Aim of the exercise: From the records below, transcribe exactly the lines that begin at the line with "order: Diprotodontia" and end at the line with "standing: 88%", both included.

Entries provided:
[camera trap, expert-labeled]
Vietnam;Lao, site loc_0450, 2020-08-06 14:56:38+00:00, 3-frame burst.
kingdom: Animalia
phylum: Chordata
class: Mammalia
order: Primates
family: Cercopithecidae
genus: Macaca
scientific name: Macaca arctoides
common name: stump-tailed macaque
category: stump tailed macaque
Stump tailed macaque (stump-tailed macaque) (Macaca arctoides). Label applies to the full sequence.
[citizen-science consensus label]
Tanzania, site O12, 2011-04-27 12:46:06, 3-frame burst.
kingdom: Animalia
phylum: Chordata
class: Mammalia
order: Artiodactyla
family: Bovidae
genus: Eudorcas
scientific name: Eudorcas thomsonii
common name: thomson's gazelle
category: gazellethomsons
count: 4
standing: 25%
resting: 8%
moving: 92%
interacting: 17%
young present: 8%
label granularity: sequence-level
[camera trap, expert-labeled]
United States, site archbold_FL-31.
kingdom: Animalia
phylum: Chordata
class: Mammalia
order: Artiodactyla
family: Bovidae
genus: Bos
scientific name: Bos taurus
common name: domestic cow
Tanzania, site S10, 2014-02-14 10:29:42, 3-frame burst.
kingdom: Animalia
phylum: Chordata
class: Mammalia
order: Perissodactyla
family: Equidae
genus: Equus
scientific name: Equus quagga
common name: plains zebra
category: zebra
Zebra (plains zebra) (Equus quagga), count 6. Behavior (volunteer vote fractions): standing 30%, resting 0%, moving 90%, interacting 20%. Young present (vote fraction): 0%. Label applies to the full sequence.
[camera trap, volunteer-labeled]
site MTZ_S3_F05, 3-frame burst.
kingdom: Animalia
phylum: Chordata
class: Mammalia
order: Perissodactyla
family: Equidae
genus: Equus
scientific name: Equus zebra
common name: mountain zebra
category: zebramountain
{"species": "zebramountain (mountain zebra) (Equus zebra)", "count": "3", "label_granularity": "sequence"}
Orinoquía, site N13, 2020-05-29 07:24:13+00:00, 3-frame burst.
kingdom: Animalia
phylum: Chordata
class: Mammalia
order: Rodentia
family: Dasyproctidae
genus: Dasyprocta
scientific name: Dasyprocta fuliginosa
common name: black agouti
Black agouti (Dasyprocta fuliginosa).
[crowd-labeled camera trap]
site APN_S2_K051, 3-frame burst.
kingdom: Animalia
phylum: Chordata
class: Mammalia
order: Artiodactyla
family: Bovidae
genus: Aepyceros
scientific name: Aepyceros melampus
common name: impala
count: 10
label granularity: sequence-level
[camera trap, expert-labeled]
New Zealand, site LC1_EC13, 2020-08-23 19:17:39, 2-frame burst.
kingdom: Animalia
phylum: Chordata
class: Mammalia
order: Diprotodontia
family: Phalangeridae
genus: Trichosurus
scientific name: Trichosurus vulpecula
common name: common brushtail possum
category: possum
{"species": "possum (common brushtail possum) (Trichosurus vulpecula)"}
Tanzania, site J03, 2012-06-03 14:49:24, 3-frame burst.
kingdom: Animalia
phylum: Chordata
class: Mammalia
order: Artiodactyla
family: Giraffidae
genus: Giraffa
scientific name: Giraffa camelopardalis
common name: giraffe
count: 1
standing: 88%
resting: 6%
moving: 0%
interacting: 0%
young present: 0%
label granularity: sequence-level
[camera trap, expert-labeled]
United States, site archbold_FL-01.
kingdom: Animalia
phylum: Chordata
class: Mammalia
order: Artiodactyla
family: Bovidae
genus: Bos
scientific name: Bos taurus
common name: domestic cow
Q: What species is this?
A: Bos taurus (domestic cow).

Result of this exercise:
order: Diprotodontia
family: Phalangeridae
genus: Trichosurus
scientific name: Trichosurus vulpecula
common name: common brushtail possum
category: possum
{"species": "possum (common brushtail possum) (Trichosurus vulpecula)"}
Tanzania, site J03, 2012-06-03 14:49:24, 3-frame burst.
kingdom: Animalia
phylum: Chordata
class: Mammalia
order: Artiodactyla
family: Giraffidae
genus: Giraffa
scientific name: Giraffa camelopardalis
common name: giraffe
count: 1
standing: 88%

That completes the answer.